Source data
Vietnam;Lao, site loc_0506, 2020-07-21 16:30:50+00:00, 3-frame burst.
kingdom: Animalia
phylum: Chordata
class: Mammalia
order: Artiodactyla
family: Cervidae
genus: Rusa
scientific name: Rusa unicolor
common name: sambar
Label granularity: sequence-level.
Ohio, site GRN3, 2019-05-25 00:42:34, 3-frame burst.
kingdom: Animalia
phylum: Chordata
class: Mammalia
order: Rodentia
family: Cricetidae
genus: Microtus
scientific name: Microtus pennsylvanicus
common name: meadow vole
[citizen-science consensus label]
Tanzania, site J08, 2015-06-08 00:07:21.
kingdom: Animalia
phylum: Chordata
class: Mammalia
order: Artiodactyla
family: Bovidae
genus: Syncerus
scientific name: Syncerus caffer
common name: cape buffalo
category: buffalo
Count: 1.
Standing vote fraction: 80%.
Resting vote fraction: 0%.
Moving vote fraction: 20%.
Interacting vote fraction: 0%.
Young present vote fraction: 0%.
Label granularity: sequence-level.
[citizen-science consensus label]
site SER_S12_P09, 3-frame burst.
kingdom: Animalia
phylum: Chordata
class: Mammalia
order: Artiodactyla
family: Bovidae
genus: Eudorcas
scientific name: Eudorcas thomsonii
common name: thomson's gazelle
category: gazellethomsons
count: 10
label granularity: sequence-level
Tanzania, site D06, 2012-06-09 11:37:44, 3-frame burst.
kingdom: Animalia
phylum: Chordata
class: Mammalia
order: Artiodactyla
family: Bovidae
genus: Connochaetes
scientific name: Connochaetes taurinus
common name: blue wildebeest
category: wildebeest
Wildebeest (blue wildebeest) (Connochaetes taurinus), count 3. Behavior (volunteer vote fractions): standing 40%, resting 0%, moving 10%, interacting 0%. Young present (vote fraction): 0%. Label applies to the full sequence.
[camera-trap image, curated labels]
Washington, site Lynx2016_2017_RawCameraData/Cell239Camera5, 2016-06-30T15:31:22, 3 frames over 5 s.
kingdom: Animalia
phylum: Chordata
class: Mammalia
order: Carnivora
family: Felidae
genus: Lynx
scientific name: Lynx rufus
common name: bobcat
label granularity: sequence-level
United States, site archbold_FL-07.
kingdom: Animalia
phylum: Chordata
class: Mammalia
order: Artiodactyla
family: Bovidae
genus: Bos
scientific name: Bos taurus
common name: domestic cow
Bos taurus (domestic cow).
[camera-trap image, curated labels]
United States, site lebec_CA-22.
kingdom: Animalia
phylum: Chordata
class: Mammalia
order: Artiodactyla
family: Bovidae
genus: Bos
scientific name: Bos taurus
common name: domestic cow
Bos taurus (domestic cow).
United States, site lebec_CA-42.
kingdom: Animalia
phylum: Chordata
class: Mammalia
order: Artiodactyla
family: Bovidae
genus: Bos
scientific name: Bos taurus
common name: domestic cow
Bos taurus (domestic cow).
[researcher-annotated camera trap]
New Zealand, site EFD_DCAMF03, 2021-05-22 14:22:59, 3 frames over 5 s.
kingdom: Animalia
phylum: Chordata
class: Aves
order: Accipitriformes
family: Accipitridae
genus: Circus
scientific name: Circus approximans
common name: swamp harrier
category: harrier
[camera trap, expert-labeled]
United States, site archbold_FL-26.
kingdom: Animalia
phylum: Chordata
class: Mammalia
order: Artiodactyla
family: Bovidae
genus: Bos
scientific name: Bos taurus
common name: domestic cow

Work request: Looking at the records above, how many lines contain "site"? Answer with the number alone.

Output of the task: 11